Several years ago when I was in 3rd grade I bought a yellow football. I was so excited to take it to school and play with it at recess. I don’t remember the details, but the ball ended up on the school roof, I was devastated! After school, I talked to the custodian. He brushed me off by saying he couldn’t get my ball down at that moment. I asked him later, and he told me he couldn’t find my football, I was pretty disappointed.
Whenever I was let down by adults when I was a kid, I vowed to do things differently when I got older. I have had many chances to show children that they do matter regardless of how big or small the problem. I have had this chance more often since I became an elementary custodian almost 25 years ago.

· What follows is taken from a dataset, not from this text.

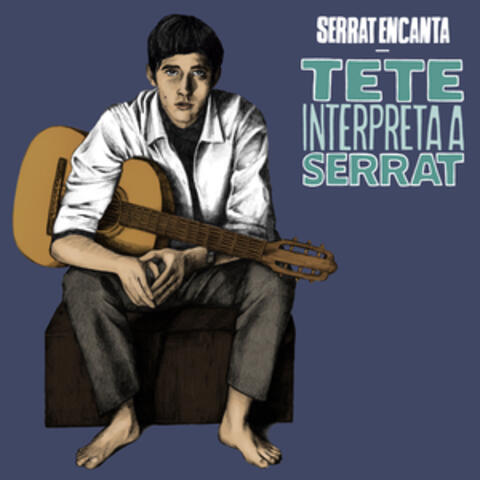 Serrat Encanta: Tete Montoliu Interpreta a Serrat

One of these moments came the other day when a second grade student came to me crying. She told me that she lost one of the lenses from her glasses in an air vent outside. This situation came at a really bad time. We had just received 5 inches of snow and I was tired of shoveling snow. The last thing I wanted to do was go looking for a lens from a pair of glasses. After much searching, I found the lens giving it to the girl waiting above. She was so thrilled to have the lens to her glasses back.
This made me realize we each have things that matter to us. They might not mean a thing to others but they matter to us. Small random acts of kindness make a difference in the lives of everyone, we have a connection with. When a student asks me to get their shoe off the roof, or they have a ball that needs to be blown up, I help them with a smile. The children at my school know that I care, and their concerns matter.
“If speaking is silver,
then listening is gold.”
When I was in 3rd grade, everyone would stand up to say The Pledge of Allegiance, except for a girl named Lisa. She was a Jehovah Witness. Everyone would stare at her, because she would just sit there. In our eyes she was different.
One day at recess when everyone had left the classroom, I was late getting out the door, I think I forgot my coat. I saw Lisa in the corner of the room sobbing. She was talking to herself. Under Lisa’s crying voice, she said, “Why don’t I have any friends, I don’t fit in, no one cares.” I said, “I will be your friend.” I think I startled her, and she said, “go away and leave me alone.”
I understood her pain. I felt lonely many times myself. I think this was the first time I could put myself in someone else’s shoes and truly empathize with what this person was going through. Stephen R. Covey says, “Seek first to understand then be understood.” We will definitely increase our listening skills when we seek to better understand every situation we are in.
When I was in third grade I was in a resource class for struggling students. One day I walked into class and I saw a table covered with many different coloring book pages. All the pictures were random pictures of a bear, doll, house, a tree, and many other different pictures. I asked Mrs. Foster what we were doing that day in class. She said we are going to color pictures.
I said I didn’t want to be the one that colors the picture of the doll. Why do you have a picture of a doll? Dolls are dumb. You guessed it I got the doll picture. My teacher said “I had no intention of giving you the doll picture until you made a big deal about it.” I was not happy while I was doing this assignment.
Mrs. Foster was teaching me a lesson. If you make a big deal out of things, you only make it worse. If I would have walked into the classroom, sat down, waited for instructions, I probably would have had a much different outcome.
This also brings to mind as a kid that it was my brother Mel and myself’s job to clean out the barn where our goats would eat, and sleep. When we were asked to “scatter sunshine”, we knew it was our job to shovel out all the goat manure, and hay mixture from the barn, and dump it on our garden.
When we made a big deal out of this task it took all day to shovel out the manure. When we did it with a good attitude it seemed like we finished the assignment a lot quicker. The lesson that has come from these situations is, your altitude determines your level of joy. When I am having a bad day, I like to emphasize the importance of a positive attitude by sharing a smile, with an encouraging word. This makes all the difference. You can change lives as well. Try it!